Day 5: MDG 5 - Improve Maternal Health

www.justgiving.com/dennis-marcus


I may well be flagging today. I think my body is beginning to notice the lack of food - apart from the three kilos I've lost in the last 5 days (I know I know... I had it to lose!). The response within the company has been sensational. Having posted the challenge on iSite, dunnhumby's intranet, people who I've never talked to from other parts of the company have contacted me and even donated! It seems that what I'm doing is becoming quite the talking point - which is a fantastic tribute to RIch Fleming and the team at Live Below the Line who developed the concept.


All of which has led to the BIG news that the campaign has been so successful I had to revise my target up today from £500 to £750 as we breezed smoothly past £500. Thanks to all the people who have donated so far. It's especially fantastic as every pound counts twice as dunnhumby have agreed to match any money I raise up to £1000.


As I was doing research for today's blog, I came across a post on the Global Poverty Project's blog by Maria Pawlowska. I don't think I can match it - so please read it below:


MDG 5 - Improve Maternal Health







We live in the 21st century, we’ve sent humans to the moon and still every minute a women dies as a result of pregnancy. This video by the White Ribbon Alliance for Safe Motherhood highlights how a lot of these deaths could be prevented - simply by providing the much needed medical assistance.

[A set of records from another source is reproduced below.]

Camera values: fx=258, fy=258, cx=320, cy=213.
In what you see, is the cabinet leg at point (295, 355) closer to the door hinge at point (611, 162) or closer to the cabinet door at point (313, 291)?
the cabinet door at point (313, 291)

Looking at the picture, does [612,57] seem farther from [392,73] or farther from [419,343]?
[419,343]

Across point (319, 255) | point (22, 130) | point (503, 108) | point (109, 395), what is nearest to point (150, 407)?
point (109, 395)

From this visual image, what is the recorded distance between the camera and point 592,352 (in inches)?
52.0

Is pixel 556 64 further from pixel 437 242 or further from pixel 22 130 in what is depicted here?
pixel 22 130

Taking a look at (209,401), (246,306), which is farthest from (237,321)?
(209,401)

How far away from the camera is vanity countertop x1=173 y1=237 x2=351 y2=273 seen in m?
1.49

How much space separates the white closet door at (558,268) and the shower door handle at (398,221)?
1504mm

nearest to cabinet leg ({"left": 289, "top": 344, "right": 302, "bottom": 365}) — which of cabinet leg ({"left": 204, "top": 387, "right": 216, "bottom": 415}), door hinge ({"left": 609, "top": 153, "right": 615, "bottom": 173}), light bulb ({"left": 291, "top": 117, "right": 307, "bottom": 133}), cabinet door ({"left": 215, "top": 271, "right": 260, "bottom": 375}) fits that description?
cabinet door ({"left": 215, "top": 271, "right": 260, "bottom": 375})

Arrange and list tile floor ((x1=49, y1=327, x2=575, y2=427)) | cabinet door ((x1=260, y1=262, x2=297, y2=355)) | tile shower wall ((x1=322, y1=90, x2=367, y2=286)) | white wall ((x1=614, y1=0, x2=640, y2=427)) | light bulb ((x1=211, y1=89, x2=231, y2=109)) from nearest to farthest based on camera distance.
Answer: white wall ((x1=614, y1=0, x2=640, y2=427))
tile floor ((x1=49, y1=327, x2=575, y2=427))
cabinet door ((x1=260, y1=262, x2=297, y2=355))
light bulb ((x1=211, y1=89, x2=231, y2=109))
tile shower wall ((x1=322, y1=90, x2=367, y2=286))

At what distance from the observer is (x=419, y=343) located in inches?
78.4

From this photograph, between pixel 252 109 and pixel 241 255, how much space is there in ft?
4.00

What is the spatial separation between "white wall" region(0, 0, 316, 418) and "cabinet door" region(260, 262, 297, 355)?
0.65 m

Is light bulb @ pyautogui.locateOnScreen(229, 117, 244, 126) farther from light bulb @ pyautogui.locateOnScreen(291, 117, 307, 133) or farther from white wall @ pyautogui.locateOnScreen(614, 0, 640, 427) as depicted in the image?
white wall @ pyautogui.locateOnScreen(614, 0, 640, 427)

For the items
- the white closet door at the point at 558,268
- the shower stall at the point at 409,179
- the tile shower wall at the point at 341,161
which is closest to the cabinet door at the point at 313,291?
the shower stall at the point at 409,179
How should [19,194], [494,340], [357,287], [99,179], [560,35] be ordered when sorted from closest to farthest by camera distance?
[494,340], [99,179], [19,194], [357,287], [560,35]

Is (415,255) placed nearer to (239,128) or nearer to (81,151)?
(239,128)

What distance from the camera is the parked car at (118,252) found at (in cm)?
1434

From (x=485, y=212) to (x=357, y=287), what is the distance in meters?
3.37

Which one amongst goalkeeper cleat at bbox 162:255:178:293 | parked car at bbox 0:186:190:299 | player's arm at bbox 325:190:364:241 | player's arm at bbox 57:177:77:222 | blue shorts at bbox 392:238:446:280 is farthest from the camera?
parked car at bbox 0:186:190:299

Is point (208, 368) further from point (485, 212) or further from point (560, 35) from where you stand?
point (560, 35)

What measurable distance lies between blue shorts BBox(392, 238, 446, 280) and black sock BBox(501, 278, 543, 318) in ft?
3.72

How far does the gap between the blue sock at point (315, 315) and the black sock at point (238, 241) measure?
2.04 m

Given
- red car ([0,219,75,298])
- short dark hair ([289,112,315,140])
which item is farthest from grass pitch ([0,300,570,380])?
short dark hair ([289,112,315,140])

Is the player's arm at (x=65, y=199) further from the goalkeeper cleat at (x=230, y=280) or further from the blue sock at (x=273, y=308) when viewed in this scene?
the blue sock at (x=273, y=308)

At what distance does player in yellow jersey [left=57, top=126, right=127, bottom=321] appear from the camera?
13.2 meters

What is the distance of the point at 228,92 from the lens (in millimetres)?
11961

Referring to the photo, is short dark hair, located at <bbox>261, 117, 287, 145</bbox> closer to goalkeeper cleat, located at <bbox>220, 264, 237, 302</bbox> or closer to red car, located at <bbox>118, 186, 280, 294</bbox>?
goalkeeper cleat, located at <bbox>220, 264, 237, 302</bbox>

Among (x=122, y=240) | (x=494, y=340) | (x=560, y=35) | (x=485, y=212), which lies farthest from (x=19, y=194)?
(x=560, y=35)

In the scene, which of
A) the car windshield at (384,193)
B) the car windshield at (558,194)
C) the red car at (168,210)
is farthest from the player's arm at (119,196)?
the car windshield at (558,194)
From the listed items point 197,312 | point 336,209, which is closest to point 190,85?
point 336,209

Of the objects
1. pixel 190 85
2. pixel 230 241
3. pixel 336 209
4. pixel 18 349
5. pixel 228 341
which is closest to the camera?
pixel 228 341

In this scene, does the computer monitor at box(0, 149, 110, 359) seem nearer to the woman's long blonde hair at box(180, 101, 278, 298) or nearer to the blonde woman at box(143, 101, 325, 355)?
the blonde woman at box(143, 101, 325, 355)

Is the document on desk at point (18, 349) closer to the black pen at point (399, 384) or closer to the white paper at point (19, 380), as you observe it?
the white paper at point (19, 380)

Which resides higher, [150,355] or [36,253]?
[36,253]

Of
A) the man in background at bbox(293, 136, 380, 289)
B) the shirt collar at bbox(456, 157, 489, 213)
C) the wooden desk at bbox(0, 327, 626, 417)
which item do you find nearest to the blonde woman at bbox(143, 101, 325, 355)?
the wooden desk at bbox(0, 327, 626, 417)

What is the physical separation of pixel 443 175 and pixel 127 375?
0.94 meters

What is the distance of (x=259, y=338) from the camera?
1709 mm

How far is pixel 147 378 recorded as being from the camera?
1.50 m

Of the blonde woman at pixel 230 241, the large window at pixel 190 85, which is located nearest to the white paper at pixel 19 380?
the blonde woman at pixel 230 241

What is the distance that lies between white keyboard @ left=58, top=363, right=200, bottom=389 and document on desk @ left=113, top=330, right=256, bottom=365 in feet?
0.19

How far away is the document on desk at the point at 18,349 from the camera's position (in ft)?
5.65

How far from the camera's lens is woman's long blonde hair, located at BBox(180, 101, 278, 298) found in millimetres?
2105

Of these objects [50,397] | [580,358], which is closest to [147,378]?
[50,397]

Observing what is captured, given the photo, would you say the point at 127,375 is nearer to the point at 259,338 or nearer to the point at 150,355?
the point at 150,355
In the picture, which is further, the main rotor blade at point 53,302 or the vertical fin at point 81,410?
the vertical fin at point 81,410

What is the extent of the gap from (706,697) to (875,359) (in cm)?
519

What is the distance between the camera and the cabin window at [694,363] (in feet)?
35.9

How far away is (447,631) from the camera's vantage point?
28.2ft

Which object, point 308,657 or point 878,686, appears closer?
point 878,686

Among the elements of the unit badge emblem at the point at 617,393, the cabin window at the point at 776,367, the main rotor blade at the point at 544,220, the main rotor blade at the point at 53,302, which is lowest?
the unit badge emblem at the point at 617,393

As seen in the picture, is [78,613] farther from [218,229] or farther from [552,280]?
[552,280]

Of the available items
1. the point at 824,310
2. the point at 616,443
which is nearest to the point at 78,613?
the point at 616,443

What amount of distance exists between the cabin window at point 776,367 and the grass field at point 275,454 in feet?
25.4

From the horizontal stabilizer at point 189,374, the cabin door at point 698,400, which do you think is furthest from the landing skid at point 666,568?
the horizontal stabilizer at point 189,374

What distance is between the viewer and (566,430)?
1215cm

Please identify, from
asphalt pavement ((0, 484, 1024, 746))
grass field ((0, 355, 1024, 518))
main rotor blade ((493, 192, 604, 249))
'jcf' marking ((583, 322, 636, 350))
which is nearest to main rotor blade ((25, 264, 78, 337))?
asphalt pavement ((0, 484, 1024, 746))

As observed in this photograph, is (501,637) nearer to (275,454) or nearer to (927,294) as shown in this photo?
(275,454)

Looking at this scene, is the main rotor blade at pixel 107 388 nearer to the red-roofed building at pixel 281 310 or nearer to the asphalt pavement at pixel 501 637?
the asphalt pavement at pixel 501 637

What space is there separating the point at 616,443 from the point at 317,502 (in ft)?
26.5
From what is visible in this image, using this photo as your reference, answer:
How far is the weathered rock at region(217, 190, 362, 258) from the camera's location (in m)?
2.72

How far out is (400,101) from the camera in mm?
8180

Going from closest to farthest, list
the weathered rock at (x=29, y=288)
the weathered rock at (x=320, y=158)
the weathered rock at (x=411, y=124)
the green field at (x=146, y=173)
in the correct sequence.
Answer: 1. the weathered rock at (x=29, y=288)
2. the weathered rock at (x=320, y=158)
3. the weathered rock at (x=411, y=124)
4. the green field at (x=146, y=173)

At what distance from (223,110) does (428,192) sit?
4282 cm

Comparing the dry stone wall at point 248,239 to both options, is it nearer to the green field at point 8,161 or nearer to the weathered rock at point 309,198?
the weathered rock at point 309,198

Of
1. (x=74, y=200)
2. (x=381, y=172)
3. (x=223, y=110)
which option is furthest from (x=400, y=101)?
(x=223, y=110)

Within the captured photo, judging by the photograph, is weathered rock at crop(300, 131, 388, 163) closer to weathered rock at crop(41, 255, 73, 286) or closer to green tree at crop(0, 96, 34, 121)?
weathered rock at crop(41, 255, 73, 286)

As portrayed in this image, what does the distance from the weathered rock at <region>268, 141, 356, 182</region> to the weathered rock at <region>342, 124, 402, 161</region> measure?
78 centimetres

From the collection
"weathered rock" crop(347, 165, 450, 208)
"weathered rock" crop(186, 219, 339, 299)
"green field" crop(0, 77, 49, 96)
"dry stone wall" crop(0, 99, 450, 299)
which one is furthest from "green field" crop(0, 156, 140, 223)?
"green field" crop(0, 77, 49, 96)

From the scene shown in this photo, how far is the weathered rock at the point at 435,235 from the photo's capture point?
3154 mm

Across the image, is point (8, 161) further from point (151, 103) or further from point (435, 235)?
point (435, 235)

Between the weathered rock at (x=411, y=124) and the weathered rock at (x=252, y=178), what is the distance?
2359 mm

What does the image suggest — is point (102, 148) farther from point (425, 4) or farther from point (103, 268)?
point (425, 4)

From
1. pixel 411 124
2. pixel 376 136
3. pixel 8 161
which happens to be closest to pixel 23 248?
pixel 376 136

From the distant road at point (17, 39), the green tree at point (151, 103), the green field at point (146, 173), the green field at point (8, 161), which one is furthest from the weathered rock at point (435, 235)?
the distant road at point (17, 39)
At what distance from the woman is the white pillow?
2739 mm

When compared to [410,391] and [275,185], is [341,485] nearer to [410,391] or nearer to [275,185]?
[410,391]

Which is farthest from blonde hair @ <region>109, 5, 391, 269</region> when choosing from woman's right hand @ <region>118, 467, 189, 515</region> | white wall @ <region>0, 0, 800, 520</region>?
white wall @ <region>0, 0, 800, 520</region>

In the developed world a women is more likely to die in a plane crash, than in childbirth. We’re accustomed to births happening in hospitals, with sterile equipment and in the presence of doctors and midwives wearing clean hospital uniforms. I mean, there’s even a growing movement in America and Europe calling for “demedicalizing birth”!
All this makes the thought that millions of women give birth without ANY assistance almost unbelievable. And sometimes there’s a happy ending to an unattended birth - a healthy mother and baby. But too often their life is in danger, and this movie shows the multitude of reasons why women still don’t get medical assistance even when it’s a matter of life and death.
A lot of times the closest hospital is too far away. Cars are expensive but lack of means of transport to hospital are one of the reasons mothers and their babies die. Villagers in Pitala, Malawi (Southeast Africa) came up with the idea of bicycle ambulances - simple, cost-effective, and it works. Villagers in Pitala are lucky - the hospital is close enough for a bike-ride to be feasible. In a lot of places the closest hospital will be days away.
Sometimes the mother is hemorrhaging and losing a lot of blood - 1 in 4 women who die in childbirth die because of excessive bleeding. Something that almost never happens in the ‘global North’ because there’s a pill, available in every hospital, which can quickly stop the bleeding - Misopostol. It’s a low cost (less than US$2), off-patent, easy to administer drug with few side-effects, which dispensed by a trained birth attendant saves lives. It sounds simple (and it is), but a trained birth attendant with adequate supplies needs to be present. However, globally we are currently lacking 4.3 million health workers - that’s a New Zealand or Croatia worth of doctors, nurses and midwives the world really badly needs to keep women from dying while bringing life into the world!
Lastly, and maybe in some ways most tragically, women all too often die because their families are not willing to pay for their treatment, even when it’s as little as US$3.45. There are still frighteningly many countries, where girls and women are not valued equally to their fathers, brothers and husbands and their health isn’t a priority. This shows that for progress on MDG5 we also need to work towards gender equality.